Chase Moves to Freeze Foreclosures
JPMorgan Chase & Co. (Chase) — the same company that up until earlier this year encouraged it’s own loan officers to fudge facts and figures on loan applications — announced today a voluntary loan modification program it says will help up to 400,000 homeowners over the next two years. Today’s announcement applies only to owner-occupied properties with mortgages owned by Chase, Washington Mutual (which Chase acquired a few weeks ago), or EMC (the loan-servicing company acquired in the takeover of Bear Stearns earlier this year).
Within the next 90 days, Chase, which just a few weeks ago accepted more than $20 Billion as a cash infusion from the U.S. government, will open regional counseling centers, hire additional loan counselors, introduce financing alternatives, reach out to borrowers to offer pre-qualified modifications, and commence a new process to independently review each of its loans.
Since early 2007, Chase claims to have helped about 250,000 families — with $40 billion in loans — avoid foreclosure, primarily by modifying their loans or payments.
Specifically, for Chase, WaMu and EMC customers, today’s announcement means Chase will:
- Systematically review its entire mortgage portfolio to determine which homeowners are most likely to require help — and try to provide it before they are unable to make payments.
- Proactively reach out to homeowners to offer pre-qualified modifications such as interest-rate reductions and/or principal forbearance. The pre-qualified offers will streamline the modification process and help homeowners understand that Chase is offering a specific option to make their monthly payment more affordable.
- Establish nearly 25 regional counseling centers to provide face-to-face help in areas with high delinquency rates, building on the success of one- and two-day Hope Now reach-out days.

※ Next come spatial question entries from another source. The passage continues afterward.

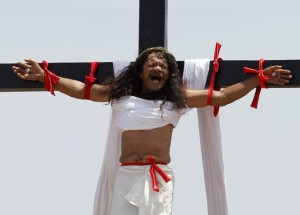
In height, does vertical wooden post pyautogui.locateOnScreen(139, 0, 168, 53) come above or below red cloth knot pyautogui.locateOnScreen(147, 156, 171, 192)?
above

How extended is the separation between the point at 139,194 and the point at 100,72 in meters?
0.71

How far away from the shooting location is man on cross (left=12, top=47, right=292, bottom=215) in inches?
262

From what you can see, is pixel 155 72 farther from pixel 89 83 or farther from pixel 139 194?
pixel 139 194

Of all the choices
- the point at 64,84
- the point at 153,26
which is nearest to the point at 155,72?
the point at 153,26

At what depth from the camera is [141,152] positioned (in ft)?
22.0

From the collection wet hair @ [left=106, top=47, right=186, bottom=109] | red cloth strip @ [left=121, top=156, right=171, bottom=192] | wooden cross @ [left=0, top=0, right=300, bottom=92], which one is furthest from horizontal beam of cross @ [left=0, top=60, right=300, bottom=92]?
red cloth strip @ [left=121, top=156, right=171, bottom=192]

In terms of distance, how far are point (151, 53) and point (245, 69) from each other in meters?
0.48

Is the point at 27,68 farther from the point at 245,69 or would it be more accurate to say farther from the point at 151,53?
the point at 245,69

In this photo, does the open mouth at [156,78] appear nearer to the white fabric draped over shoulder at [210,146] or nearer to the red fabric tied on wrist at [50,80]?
the white fabric draped over shoulder at [210,146]

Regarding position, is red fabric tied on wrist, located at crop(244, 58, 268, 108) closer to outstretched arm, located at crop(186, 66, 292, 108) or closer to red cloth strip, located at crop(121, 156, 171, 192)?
outstretched arm, located at crop(186, 66, 292, 108)

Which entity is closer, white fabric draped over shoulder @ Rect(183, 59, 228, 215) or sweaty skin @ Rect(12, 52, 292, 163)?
sweaty skin @ Rect(12, 52, 292, 163)

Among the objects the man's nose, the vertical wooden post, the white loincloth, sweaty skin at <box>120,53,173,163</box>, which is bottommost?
the white loincloth

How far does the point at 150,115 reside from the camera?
667cm

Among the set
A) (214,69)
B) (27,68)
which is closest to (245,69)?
(214,69)
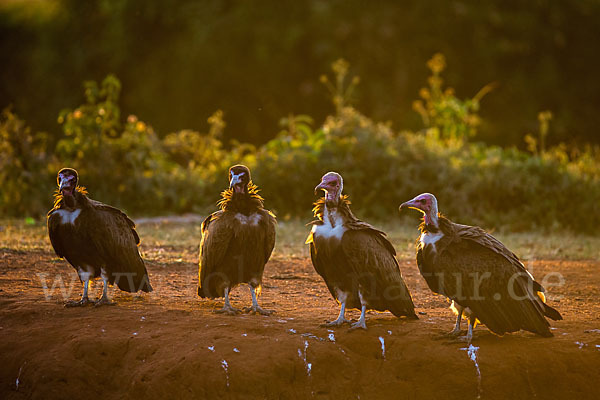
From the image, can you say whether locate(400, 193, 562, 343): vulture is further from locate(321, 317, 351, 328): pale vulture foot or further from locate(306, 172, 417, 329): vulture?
locate(321, 317, 351, 328): pale vulture foot

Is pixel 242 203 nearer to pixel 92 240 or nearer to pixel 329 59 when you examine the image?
pixel 92 240

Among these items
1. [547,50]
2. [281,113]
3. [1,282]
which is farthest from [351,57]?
[1,282]

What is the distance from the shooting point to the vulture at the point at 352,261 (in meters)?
5.34

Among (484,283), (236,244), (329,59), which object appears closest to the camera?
(484,283)

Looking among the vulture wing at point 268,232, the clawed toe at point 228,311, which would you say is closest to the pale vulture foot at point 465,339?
the vulture wing at point 268,232

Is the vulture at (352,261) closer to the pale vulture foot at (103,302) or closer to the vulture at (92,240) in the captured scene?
the vulture at (92,240)

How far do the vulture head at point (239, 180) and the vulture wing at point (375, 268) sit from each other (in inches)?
37.7

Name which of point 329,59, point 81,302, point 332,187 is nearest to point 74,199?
point 81,302

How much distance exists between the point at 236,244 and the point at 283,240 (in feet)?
14.9

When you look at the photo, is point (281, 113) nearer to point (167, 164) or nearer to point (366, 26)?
point (366, 26)

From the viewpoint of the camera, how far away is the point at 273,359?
193 inches

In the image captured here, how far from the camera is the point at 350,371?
500 cm

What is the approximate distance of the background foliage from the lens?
20875 mm

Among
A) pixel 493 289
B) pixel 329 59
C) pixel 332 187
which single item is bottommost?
pixel 493 289
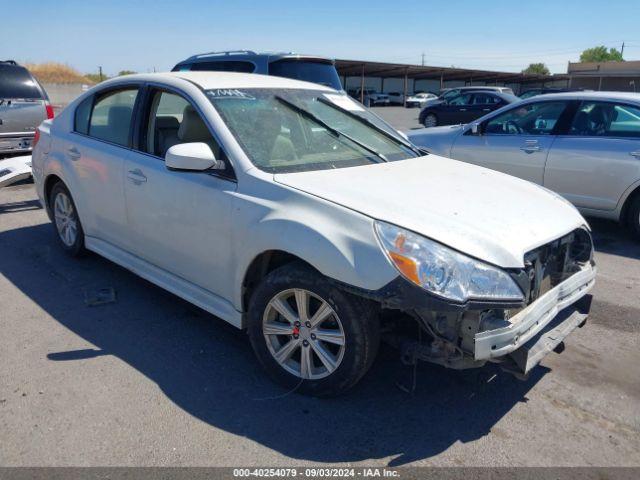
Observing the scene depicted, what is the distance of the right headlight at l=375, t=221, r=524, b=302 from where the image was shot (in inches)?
104

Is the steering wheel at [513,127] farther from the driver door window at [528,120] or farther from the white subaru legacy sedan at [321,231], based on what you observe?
the white subaru legacy sedan at [321,231]

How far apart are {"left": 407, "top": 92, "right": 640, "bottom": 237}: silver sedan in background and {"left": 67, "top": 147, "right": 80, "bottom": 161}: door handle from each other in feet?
16.1

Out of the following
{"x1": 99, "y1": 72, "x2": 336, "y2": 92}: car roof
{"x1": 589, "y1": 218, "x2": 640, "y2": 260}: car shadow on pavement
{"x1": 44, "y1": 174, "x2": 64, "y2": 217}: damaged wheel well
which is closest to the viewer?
{"x1": 99, "y1": 72, "x2": 336, "y2": 92}: car roof

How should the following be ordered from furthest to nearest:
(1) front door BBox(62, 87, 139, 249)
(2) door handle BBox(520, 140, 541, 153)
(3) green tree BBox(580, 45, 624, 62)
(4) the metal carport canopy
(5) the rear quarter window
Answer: (3) green tree BBox(580, 45, 624, 62) < (4) the metal carport canopy < (2) door handle BBox(520, 140, 541, 153) < (5) the rear quarter window < (1) front door BBox(62, 87, 139, 249)

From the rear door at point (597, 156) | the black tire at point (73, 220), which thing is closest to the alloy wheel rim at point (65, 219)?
the black tire at point (73, 220)

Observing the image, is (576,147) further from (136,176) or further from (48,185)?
(48,185)

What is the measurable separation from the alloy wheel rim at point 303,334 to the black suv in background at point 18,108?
7704mm

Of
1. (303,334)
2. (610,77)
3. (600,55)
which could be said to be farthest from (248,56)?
(600,55)

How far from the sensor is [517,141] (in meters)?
7.10

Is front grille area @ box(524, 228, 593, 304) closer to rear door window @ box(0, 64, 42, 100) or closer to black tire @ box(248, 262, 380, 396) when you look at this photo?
black tire @ box(248, 262, 380, 396)

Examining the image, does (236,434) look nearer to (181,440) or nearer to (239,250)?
(181,440)

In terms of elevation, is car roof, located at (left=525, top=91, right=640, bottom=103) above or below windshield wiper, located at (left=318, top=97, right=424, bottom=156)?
above

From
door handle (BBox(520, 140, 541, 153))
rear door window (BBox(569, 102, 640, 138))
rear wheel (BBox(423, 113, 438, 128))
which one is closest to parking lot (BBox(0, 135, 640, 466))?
rear door window (BBox(569, 102, 640, 138))

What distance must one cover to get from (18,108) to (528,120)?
780 cm
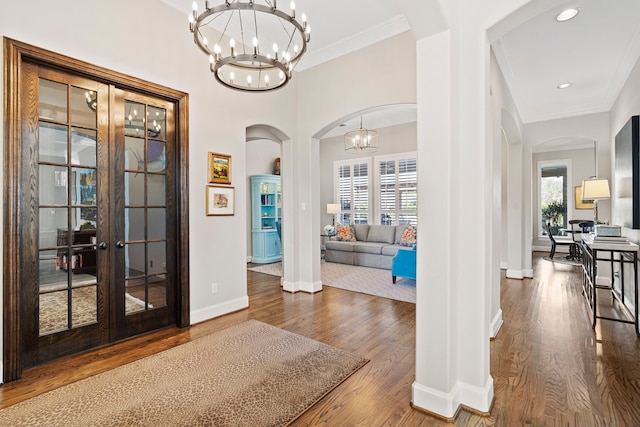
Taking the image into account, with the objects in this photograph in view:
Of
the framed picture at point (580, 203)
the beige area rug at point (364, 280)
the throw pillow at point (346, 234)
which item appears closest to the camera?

- Add 300 more loan counselors — bringing the company’s combined total to more than 2,500 — so delinquent homeowners can work with the same counselor throughout the process, improving follow-through and success rates.
- Create a separate and independent review process within the company to examine each mortgage before it is sent into the foreclosure process (in order to validate that each homeowner was offered appropriate modifications). In order to pull this off, Chase will hire 150 dedicated staffers.
- Not add any more Chase-owned loans into its foreclosure process while enhancements are being implemented.
- Disclose and explain in plain and simple terms the refinancing or modification alternatives for each kind of loan. Chase also will use in-language communications, including local publications, to more effectively reach homeowners.
- Expand the range of financing alternatives offered to modify pay-option adjustable rate mortgages, including 30-year, fixed-rate loans with affordable payments, principal deferral and interest-only payments for 10 years. All the alternatives eliminate negative amortization.
- Offer a substantial discount on — or donate 500 homes — to community groups or through non-profit or government programs designed to stabilize communities.
- Use more flexible eligibility criteria on origination dates, loan-to-value ratios, rate floors and step-up features.
More than 765,000 homeowners received foreclosure notices during the 3rd quarter of 2008, the most since records began in January 2005, according RealtyTrac.
When you include Countrywide’s mandatory loss mitigation efforts, today’s announcement spells possible relief for some 800,000 Americans facing imminent foreclosure.